▸ 本文抜粋:

- - - - -

フレキシブル基板は主にヒンジ(ノートパソコンや昔の折りたたみ携帯電話にあった蝶番のような機構)などで用いられる柔らかいリボンのような部材です。元は電線を束ねたハーネスを薄肉化したものです。ポリイミドのベース材料と銅箔でできており、主には先のようにヒンジなどの可動部品内に仕込まれる、リジッド基板同士を接続するハーネス替わりに使用されることが多くなっています。

これら基板は今後も部品の集積化などで小型化や複雑化は進みますが当面の間、電子機器には搭載されると考えております。5Gなどに代表される無線技術は日進月歩で発達していますが、これらの技術を使用するためにも基板という基幹部品を除外することは難しいと考えています。
弊社のPCB向け研磨材料はこれらの内リジッド基板を主なターゲットと見据えて開発を行っております。なぜなら、今後の国内、海外問わず社会の技術発展のために重要な技術の一旦であると考えているからです。

基板トレンドの2極化

現在、基板トレンドでは以下に示す2つの方向性があります。

  1. 大電流・高電圧基板
  2. 高周波化・複雑化基板

大電流・高電圧基板

まず、1. 大電流・高電圧基板 についてですが、これは「電気自動車(EV)」「パワーエレクトロニクス」などに主に使用される基板です。経産省では次世代自動車・普及促進に向けた取り組みやEV・プラグインハイブリッド(PHV)の普及促進を行っております。

弊社の研磨布紙事業では旧来から自動車産業と密接につながりを持って機構・外装・修理などの取り組みを行ってまいりました。パワー半導体や大型の蓄電池を使用し、高電圧・大電流を取り扱う大電流・高電圧基板は旧来からあるPCBと異なり、非常に厚みのある銅箔厚みがあります。

- - - - -

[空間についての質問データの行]
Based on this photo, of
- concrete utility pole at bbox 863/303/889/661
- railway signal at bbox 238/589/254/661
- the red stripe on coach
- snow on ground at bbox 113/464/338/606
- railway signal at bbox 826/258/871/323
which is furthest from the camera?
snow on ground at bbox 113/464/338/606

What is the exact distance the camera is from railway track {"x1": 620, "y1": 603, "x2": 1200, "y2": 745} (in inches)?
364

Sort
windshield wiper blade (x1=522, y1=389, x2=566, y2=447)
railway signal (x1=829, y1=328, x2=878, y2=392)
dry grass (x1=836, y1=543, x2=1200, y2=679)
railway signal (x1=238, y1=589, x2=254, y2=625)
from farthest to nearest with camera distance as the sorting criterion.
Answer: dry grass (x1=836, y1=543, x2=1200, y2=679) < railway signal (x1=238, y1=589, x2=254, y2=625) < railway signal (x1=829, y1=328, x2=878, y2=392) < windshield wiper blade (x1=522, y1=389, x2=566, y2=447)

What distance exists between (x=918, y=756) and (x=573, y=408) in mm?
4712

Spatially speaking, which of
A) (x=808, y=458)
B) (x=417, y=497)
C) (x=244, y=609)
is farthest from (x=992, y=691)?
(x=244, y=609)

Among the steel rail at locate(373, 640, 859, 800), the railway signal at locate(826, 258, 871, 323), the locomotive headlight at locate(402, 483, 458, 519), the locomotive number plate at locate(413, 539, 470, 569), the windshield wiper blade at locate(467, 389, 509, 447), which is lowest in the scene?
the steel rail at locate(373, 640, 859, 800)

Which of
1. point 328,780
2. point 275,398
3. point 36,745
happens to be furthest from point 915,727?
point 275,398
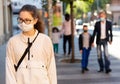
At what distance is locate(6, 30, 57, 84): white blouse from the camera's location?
14.4ft

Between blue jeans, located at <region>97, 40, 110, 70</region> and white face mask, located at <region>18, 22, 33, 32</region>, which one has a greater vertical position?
white face mask, located at <region>18, 22, 33, 32</region>

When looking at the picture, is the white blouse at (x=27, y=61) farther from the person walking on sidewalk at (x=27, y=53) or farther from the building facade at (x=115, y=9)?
the building facade at (x=115, y=9)

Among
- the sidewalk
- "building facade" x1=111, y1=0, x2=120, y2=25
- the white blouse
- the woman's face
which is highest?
the woman's face

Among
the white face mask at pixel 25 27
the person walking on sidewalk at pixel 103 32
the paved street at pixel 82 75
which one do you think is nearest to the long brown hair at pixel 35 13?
the white face mask at pixel 25 27

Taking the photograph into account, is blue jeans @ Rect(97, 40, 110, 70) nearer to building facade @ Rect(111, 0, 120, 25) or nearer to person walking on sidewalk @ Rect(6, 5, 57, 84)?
person walking on sidewalk @ Rect(6, 5, 57, 84)

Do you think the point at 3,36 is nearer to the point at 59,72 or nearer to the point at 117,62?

- - - - -

▸ やること:
1. 次の(a)〜(c)が本文の内容と合っているかどうか、それぞれ「はい」か「いいえ」で答え、決め手になる本文の言葉をそのまま引用してください。
(a) フレキシブル基板は、ポリイミドのベース材料と銅箔でできている。
(b) 弊社のPCB向け研磨材料は、フレキシブル基板を主なターゲットとして開発されている。
(c) 大電流・高電圧基板の銅箔は、旧来のPCBより薄い。
2. 本文によると、大電流・高電圧基板は主に何に使われる基板ですか。
3. 本文の「まず、1. 大電流・高電圧基板 について」で始まる段落を、大事な事実を残して箇条書きにまとめてください。
記録の中身は本文とは関係ありません。

▸ 解答:
1.
(a) はい。「ポリイミドのベース材料と銅箔でできており」
(b) いいえ。「これらの内リジッド基板を主なターゲットと見据えて開発を行っております」
(c) いいえ。「非常に厚みのある銅箔厚みがあります」

2. 「電気自動車(EV)」や「パワーエレクトロニクス」などに使われる基板です。

3.
- 大電流・高電圧基板は、主に電気自動車(EV)やパワーエレクトロニクスなどに使われる。
- 経産省は、次世代自動車の普及促進に向けた取り組みを行っている。
- 経産省は、EVとプラグインハイブリッド(PHV)の普及促進も行っている。